Exercise goal
Write the material out again exactly as it stands.

Source records
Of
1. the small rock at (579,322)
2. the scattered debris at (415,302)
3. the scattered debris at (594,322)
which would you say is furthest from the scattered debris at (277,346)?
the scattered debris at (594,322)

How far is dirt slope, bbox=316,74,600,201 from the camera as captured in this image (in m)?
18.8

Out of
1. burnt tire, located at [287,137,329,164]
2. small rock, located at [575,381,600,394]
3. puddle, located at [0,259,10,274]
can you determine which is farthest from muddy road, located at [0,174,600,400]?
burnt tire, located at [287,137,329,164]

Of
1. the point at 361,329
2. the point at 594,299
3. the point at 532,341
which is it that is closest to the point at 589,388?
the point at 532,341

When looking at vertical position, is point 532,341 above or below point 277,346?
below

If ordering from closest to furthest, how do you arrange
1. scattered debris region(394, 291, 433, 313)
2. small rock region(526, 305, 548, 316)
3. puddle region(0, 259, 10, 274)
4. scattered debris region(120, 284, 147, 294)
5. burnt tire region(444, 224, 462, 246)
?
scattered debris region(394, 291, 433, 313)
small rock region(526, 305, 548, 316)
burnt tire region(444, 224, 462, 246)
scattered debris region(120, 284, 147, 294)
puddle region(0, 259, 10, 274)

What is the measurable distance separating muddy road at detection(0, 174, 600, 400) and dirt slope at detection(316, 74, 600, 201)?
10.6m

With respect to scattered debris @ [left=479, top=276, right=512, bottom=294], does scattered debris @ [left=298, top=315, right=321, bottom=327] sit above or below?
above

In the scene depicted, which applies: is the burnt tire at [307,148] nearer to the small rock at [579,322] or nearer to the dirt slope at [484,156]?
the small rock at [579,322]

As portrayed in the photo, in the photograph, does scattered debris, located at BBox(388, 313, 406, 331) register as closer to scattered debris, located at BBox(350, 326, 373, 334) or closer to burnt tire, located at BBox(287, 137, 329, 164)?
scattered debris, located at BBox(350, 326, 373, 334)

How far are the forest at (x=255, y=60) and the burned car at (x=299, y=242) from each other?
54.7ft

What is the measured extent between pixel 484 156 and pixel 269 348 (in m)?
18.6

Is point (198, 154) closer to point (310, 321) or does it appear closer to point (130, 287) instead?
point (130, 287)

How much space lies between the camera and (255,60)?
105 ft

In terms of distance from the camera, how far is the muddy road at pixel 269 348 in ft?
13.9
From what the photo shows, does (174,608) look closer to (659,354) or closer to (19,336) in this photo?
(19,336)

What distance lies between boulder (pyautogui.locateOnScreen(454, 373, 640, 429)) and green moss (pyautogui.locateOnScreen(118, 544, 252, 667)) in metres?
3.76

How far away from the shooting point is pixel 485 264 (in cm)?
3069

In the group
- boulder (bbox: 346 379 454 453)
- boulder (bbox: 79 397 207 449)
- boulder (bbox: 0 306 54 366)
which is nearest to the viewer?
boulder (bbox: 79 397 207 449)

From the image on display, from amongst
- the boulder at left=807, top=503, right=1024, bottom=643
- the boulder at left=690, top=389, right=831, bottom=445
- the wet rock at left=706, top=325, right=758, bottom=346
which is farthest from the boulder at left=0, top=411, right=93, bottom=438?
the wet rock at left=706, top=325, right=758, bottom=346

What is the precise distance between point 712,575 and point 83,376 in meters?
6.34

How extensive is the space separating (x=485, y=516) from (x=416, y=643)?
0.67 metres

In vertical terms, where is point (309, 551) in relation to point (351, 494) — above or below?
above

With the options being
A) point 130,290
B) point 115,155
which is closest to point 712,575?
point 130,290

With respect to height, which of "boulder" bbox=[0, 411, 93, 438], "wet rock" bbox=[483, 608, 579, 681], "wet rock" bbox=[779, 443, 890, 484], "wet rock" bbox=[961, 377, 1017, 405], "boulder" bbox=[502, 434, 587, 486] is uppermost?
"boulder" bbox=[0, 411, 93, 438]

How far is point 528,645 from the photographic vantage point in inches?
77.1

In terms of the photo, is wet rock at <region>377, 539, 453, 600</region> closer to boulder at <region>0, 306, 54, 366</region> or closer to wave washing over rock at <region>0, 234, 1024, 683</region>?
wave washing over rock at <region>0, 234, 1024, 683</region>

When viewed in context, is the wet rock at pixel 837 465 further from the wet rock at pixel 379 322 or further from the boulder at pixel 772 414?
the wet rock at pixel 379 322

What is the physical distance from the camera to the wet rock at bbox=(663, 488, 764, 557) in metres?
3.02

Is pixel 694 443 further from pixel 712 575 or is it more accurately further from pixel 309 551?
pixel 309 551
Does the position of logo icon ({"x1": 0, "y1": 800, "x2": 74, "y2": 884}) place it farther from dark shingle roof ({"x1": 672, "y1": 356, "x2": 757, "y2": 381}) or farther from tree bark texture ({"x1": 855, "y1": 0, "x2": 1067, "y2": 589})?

Worked solution
Of
1. the small rock at (579,322)
2. the scattered debris at (415,302)
3. the scattered debris at (594,322)
which would you say is furthest from the scattered debris at (277,346)?
the scattered debris at (594,322)

How far is dirt slope, bbox=316,74,600,201 from the camera as captured in this image (in m)?
18.8

Out of
1. burnt tire, located at [287,137,329,164]
2. small rock, located at [575,381,600,394]
3. puddle, located at [0,259,10,274]
can you determine which is farthest from muddy road, located at [0,174,600,400]?
burnt tire, located at [287,137,329,164]

Of
1. the point at 361,329
2. the point at 594,299
3. the point at 532,341
which is it that is closest to the point at 589,388?
the point at 532,341

When looking at vertical position, is point 532,341 above or below point 277,346?
below

If ordering from closest to furthest, how do you arrange
1. scattered debris region(394, 291, 433, 313)
2. small rock region(526, 305, 548, 316)
3. puddle region(0, 259, 10, 274)
4. scattered debris region(120, 284, 147, 294)
5. burnt tire region(444, 224, 462, 246)
?
scattered debris region(394, 291, 433, 313)
small rock region(526, 305, 548, 316)
burnt tire region(444, 224, 462, 246)
scattered debris region(120, 284, 147, 294)
puddle region(0, 259, 10, 274)

What is the measurable distance separating muddy road at detection(0, 174, 600, 400) and dirt slope at detection(316, 74, 600, 201)?
10.6m

With respect to scattered debris @ [left=479, top=276, right=512, bottom=294], does scattered debris @ [left=298, top=315, right=321, bottom=327] sit above or below?
above

In the scene depicted, which applies: is the burnt tire at [307,148] nearer to the small rock at [579,322] or nearer to the dirt slope at [484,156]?
the small rock at [579,322]

As portrayed in the photo, in the photograph, does scattered debris, located at BBox(388, 313, 406, 331) register as closer to scattered debris, located at BBox(350, 326, 373, 334) or closer to burnt tire, located at BBox(287, 137, 329, 164)?
scattered debris, located at BBox(350, 326, 373, 334)

How far are the forest at (x=255, y=60) and the burned car at (x=299, y=242) from each other?
54.7ft

What is the measured extent between pixel 484 156 and pixel 269 348 (in m)?
18.6

Is point (198, 154) closer to point (310, 321) or does it appear closer to point (130, 287) instead?
point (130, 287)

How much space lies between the camera and (255,60)?
105 ft

In terms of distance from the camera, how far is the muddy road at pixel 269 348 in ft?
13.9
From what the photo shows, does (174,608) look closer to (659,354) or closer to (19,336) in this photo?
(19,336)

What distance lies between boulder (pyautogui.locateOnScreen(454, 373, 640, 429)) and green moss (pyautogui.locateOnScreen(118, 544, 252, 667)) in metres?
3.76

How far away from the shooting point is pixel 485 264 (in cm)?
3069

In the group
- boulder (bbox: 346 379 454 453)
- boulder (bbox: 79 397 207 449)
- boulder (bbox: 0 306 54 366)
which is nearest to the viewer?
boulder (bbox: 79 397 207 449)

From the image on display, from amongst
- the boulder at left=807, top=503, right=1024, bottom=643
- the boulder at left=690, top=389, right=831, bottom=445
- the wet rock at left=706, top=325, right=758, bottom=346
which is farthest from the boulder at left=0, top=411, right=93, bottom=438?
the wet rock at left=706, top=325, right=758, bottom=346

What is the precise distance between point 712,575 and point 83,376 in meters?
6.34

How extensive is the space separating (x=485, y=516) from (x=416, y=643)?
0.67 metres

In vertical terms, where is point (309, 551) in relation to point (351, 494) — above or below?
above

With the options being
A) point 130,290
B) point 115,155
which is closest to point 712,575?
point 130,290

With respect to height, which of "boulder" bbox=[0, 411, 93, 438], "wet rock" bbox=[483, 608, 579, 681], "wet rock" bbox=[779, 443, 890, 484], "wet rock" bbox=[961, 377, 1017, 405], "boulder" bbox=[502, 434, 587, 486] is uppermost?
"boulder" bbox=[0, 411, 93, 438]

How far is point 528,645 from the photographic vantage point in inches?
77.1

In terms of the photo, is wet rock at <region>377, 539, 453, 600</region> closer to boulder at <region>0, 306, 54, 366</region> or closer to wave washing over rock at <region>0, 234, 1024, 683</region>?
wave washing over rock at <region>0, 234, 1024, 683</region>

When viewed in context, is the wet rock at pixel 837 465 further from the wet rock at pixel 379 322 or further from the boulder at pixel 772 414?
the wet rock at pixel 379 322

What is the physical distance from the camera to the wet rock at bbox=(663, 488, 764, 557) in metres?
3.02

Is pixel 694 443 further from pixel 712 575 or is it more accurately further from pixel 309 551?
pixel 309 551
Does the position of logo icon ({"x1": 0, "y1": 800, "x2": 74, "y2": 884}) place it farther from dark shingle roof ({"x1": 672, "y1": 356, "x2": 757, "y2": 381}) or farther from tree bark texture ({"x1": 855, "y1": 0, "x2": 1067, "y2": 589})?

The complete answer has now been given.